The cuda implementation started out from a straightforward port of the C code with each thread processing 1 A5/1 state with 64 loop iterations. The speed on a GTX280 was around 32M A5/1 rounds per second (64 bits keystream generated per round).

The first optimization was to compute 4 keystream bits together, using lookup tables to emulate the logic operations. The number of instructions in the loop body went up a bit, but because only 16 loop iterations would be executed, speed reached 140-150M on a GTX280. This implementation was hitech during the HAR2009 talk and the basis of our estimation of 80 cuda cards required for 3 months. It was also the first to be used for table generation.

The next incarnation was the bitslice implementation. Each cuda thread would now compute 64 instead of 1 A5/1 engine. Later it turned out that the 64bit assembly language support was not a real hardware mode and the 64bit implementation was really emulated with 32bit instructions. Due to the new vertical layout of the data, one half of the operations needed for A5/1 were 32 times as fast as before (including the computation of the majority clocking, the computation of the keystream output and the computation of the feedback). The downside was that the A5/1 register shift, which was 3 hardware shift instructions in the old code, now had to be done with 64 * (2 and + 1 or instruction).
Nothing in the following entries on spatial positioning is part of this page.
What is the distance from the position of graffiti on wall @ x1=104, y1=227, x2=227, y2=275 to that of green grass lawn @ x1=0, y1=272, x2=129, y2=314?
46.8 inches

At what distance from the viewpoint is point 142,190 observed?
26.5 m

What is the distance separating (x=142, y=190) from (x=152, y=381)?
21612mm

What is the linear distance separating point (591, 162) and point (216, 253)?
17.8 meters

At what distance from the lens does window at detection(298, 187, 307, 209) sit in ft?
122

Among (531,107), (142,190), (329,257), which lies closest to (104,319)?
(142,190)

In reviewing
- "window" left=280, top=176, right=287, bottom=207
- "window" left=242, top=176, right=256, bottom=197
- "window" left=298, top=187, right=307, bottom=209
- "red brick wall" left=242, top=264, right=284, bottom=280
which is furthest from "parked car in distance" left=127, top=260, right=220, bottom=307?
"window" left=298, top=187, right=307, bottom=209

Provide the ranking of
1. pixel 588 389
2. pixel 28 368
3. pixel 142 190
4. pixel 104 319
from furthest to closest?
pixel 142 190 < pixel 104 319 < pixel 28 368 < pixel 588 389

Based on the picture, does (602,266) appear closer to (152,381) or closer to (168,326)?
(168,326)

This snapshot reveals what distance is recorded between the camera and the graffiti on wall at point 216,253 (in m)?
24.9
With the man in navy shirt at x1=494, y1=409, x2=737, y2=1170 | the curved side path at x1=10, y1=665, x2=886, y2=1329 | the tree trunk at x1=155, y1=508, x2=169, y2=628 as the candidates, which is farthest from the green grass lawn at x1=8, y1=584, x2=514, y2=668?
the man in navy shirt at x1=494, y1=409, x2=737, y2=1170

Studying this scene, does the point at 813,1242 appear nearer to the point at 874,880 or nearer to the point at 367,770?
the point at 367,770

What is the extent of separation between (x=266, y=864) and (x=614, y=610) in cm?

Put another way, the virtual number of instructions per A5/1 engine per bit produced was N * 1/32 + 6, where N is around 20 (majority, output, feedback ops) and the 6 is 192 / 32. The speed of the bitslice code on nvidia hardware was 500M or 3 times faster than the old 4bit lookup code.

The fact that our bitslice implementation has plenty of independent instructions meant that we could use the 5 VLIW instruction slots of ati hardware up to nearly 100%. And when the algorithm permits this, then ATI hardware is faster than nvidia hardware. A single HD5870 produces around 1600M per second, and the 4870, comparable to the GTX280, would therefore produce 800M per second.

Optimization of the algorithm brought us from 32M to 500M, the port to ATI hardware to an estimated 800M and the availability of a new GPU generation in late 2009 to 1600M. Together with the updated assumption on the amount of known plaintext and the realization that 1/8 of the keyspace is enough if you do 250% more work per round in the table, our initial estimate of 240 GPU months now shrunk to 240 * 160M / 1600M / 8 * 2.5 = 8 GPU month. We are so fast now that it takes less time to generate the tables yourself if you have a HD5870 but less than 1Mbit of internet connectivity to download them.